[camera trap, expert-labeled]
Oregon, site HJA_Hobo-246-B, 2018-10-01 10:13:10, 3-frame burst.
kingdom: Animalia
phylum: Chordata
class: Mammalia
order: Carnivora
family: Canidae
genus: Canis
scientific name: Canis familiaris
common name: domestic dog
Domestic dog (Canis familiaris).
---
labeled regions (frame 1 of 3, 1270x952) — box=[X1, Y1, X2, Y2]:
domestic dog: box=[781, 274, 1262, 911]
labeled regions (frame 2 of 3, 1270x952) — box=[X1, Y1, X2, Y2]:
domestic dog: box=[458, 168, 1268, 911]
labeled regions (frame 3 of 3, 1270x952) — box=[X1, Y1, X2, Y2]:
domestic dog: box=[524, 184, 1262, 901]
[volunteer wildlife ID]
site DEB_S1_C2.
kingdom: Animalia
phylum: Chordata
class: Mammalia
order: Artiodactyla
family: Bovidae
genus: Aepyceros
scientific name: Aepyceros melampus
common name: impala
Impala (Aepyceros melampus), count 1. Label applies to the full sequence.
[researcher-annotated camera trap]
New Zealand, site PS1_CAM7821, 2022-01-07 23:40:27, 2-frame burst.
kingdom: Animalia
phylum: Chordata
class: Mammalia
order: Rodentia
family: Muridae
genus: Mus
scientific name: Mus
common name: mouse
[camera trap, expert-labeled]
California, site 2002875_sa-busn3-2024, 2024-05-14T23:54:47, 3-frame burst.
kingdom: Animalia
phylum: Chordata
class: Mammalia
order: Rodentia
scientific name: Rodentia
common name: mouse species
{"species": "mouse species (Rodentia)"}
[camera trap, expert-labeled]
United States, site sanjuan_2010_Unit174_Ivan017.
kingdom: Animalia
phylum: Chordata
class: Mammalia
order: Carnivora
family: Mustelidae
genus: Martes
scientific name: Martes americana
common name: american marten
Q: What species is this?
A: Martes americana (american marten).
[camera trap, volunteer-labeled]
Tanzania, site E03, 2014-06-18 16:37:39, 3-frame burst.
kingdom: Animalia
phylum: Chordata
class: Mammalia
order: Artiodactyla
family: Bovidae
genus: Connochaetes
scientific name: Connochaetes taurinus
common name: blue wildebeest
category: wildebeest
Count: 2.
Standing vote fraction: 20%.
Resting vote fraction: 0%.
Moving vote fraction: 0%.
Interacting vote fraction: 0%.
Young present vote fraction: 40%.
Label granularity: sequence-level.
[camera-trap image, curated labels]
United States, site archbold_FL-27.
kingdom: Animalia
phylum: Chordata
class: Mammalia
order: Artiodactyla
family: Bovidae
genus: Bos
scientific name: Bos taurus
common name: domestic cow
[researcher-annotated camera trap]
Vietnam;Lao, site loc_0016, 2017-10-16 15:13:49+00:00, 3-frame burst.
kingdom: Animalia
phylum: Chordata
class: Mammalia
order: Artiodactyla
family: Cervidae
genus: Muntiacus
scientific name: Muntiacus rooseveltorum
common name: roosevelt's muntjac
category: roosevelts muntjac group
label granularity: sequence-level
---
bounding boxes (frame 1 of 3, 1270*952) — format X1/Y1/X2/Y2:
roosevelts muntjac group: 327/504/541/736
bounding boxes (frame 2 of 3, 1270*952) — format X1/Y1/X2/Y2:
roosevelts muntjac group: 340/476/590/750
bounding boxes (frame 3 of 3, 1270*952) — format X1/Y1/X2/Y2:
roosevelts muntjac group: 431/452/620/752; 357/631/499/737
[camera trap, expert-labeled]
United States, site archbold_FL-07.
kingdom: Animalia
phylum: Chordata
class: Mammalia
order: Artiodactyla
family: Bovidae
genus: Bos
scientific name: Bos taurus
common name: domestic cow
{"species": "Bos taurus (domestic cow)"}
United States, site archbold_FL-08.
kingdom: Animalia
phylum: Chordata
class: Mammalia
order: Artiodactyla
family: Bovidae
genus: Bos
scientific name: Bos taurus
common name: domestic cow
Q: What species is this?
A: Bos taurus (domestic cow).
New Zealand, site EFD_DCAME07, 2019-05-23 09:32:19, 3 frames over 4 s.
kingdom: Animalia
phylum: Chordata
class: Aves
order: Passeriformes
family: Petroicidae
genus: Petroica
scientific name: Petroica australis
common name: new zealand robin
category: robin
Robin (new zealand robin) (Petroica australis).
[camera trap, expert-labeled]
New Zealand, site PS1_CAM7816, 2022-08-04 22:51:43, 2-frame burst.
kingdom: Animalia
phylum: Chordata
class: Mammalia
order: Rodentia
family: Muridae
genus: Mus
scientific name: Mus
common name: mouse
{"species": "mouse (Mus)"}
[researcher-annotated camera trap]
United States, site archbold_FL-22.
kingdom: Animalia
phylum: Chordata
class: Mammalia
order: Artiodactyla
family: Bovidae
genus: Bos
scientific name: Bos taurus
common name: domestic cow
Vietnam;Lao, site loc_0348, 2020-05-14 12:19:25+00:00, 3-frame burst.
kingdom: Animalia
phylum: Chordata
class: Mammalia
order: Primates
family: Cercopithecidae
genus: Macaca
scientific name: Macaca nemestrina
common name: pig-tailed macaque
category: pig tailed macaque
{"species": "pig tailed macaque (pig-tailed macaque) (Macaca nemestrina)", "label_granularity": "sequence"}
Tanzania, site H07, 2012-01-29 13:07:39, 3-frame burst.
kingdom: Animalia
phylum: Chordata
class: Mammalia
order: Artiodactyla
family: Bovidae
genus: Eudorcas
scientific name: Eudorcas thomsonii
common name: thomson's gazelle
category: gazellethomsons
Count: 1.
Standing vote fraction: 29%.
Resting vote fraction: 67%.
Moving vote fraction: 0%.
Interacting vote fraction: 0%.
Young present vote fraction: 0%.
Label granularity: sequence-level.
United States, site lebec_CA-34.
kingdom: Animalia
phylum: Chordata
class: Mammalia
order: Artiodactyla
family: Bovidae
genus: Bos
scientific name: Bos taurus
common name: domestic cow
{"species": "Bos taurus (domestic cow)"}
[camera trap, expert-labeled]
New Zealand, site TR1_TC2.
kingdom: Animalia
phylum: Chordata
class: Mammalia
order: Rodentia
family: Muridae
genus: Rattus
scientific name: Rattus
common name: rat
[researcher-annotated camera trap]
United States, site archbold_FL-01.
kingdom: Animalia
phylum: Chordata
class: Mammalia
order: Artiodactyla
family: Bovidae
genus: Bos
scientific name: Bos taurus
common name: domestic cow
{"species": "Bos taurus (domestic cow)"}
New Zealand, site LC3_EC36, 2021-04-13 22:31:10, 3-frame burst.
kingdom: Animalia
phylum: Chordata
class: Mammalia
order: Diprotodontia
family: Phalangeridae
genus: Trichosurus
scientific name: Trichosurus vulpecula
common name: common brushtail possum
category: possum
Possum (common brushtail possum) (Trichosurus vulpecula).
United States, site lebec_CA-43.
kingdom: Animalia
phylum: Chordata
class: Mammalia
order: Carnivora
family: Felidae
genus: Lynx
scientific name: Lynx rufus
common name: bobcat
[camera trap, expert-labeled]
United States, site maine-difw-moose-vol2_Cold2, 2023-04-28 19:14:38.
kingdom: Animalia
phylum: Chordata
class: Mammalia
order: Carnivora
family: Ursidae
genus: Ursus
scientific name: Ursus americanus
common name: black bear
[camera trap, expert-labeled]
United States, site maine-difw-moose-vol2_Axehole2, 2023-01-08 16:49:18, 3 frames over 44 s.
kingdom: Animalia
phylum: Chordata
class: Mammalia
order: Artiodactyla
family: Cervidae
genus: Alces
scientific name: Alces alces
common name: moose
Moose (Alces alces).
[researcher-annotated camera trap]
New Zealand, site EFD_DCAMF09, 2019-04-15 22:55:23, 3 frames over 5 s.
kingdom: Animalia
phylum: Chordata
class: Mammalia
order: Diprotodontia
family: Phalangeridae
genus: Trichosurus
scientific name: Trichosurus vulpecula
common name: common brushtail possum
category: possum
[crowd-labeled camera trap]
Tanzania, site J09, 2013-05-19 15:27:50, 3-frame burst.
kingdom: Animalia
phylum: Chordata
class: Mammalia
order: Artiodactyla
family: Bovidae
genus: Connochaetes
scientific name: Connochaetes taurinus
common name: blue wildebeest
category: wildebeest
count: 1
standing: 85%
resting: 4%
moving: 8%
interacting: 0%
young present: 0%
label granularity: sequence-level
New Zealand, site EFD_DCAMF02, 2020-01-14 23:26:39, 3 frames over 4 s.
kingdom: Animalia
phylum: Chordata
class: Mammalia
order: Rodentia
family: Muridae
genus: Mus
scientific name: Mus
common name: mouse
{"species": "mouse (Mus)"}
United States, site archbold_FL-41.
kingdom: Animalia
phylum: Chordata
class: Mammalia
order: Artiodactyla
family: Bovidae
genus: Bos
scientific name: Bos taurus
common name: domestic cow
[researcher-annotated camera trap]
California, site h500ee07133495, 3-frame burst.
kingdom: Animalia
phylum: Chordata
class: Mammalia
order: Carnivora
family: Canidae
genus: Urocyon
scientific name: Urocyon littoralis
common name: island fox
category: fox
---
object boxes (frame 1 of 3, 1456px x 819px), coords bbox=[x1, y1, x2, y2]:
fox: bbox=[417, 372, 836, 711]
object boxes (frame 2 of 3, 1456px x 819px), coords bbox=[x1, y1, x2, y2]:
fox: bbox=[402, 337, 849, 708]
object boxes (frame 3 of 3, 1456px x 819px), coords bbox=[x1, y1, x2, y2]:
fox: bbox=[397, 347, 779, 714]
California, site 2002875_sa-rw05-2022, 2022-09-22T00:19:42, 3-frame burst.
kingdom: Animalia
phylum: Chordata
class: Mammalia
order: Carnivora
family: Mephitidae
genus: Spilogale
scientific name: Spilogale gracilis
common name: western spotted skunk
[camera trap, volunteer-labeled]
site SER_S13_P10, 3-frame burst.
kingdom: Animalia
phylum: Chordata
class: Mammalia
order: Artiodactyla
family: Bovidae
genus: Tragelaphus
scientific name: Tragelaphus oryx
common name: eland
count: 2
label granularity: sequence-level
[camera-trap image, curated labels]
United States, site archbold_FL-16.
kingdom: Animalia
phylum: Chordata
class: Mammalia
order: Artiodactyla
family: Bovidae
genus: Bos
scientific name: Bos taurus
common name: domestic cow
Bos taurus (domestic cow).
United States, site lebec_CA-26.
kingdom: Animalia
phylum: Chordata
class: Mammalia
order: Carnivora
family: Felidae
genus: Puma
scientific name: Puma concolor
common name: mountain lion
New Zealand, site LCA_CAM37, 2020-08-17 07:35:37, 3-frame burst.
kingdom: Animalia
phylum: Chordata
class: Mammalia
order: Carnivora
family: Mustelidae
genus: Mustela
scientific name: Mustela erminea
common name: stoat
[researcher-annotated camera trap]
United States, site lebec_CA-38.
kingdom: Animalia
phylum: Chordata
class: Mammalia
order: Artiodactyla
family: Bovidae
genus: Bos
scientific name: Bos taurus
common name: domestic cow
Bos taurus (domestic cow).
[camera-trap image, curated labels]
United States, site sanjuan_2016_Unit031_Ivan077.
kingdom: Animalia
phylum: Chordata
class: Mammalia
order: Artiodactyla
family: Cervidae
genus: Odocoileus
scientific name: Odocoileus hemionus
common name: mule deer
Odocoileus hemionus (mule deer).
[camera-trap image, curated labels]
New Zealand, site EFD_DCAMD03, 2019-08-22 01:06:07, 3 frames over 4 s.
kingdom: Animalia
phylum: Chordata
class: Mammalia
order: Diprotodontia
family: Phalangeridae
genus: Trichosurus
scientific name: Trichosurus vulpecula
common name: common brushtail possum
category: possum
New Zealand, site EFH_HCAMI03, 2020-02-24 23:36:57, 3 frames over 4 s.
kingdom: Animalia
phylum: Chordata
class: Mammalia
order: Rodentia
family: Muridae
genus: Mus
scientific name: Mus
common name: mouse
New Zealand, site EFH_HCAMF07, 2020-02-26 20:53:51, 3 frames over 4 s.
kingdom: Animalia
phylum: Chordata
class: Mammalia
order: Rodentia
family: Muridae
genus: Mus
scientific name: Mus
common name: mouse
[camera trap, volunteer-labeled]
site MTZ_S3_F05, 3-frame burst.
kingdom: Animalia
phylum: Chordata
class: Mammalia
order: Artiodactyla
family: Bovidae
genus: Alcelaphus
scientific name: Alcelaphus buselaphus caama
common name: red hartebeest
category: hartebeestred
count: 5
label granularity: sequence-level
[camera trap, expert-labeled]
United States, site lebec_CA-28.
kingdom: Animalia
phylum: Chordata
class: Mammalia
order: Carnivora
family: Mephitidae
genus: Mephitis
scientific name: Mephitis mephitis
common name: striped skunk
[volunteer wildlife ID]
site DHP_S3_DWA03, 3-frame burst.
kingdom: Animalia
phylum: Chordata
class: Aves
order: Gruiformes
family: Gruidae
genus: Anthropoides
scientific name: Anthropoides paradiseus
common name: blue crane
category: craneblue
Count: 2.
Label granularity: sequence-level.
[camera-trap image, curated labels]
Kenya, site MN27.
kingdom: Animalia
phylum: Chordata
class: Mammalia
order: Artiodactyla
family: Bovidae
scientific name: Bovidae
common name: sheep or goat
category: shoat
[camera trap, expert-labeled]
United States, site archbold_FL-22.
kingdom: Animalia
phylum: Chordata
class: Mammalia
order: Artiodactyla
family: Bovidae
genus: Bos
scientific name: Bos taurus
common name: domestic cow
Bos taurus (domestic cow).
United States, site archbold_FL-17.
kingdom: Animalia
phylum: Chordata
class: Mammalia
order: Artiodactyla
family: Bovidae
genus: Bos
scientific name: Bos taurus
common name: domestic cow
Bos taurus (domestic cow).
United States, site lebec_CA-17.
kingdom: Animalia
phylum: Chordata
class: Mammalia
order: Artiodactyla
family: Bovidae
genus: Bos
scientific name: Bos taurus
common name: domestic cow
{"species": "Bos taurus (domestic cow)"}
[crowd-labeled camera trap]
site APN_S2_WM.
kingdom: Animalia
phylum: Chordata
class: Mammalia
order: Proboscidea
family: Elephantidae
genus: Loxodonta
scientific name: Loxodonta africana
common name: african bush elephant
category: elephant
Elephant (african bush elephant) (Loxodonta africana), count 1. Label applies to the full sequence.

• [Exercise description]:
Only the lines from the first line of the records through the one containing "New Zealand, site PS1_CAM7821, 2022-01-07" should be reproduced, exactly, with both of them included.

• [Finished task]:
[camera trap, expert-labeled]
Oregon, site HJA_Hobo-246-B, 2018-10-01 10:13:10, 3-frame burst.
kingdom: Animalia
phylum: Chordata
class: Mammalia
order: Carnivora
family: Canidae
genus: Canis
scientific name: Canis familiaris
common name: domestic dog
Domestic dog (Canis familiaris).
---
labeled regions (frame 1 of 3, 1270x952) — box=[X1, Y1, X2, Y2]:
domestic dog: box=[781, 274, 1262, 911]
labeled regions (frame 2 of 3, 1270x952) — box=[X1, Y1, X2, Y2]:
domestic dog: box=[458, 168, 1268, 911]
labeled regions (frame 3 of 3, 1270x952) — box=[X1, Y1, X2, Y2]:
domestic dog: box=[524, 184, 1262, 901]
[volunteer wildlife ID]
site DEB_S1_C2.
kingdom: Animalia
phylum: Chordata
class: Mammalia
order: Artiodactyla
family: Bovidae
genus: Aepyceros
scientific name: Aepyceros melampus
common name: impala
Impala (Aepyceros melampus), count 1. Label applies to the full sequence.
[researcher-annotated camera trap]
New Zealand, site PS1_CAM7821, 2022-01-07 23:40:27, 2-frame burst.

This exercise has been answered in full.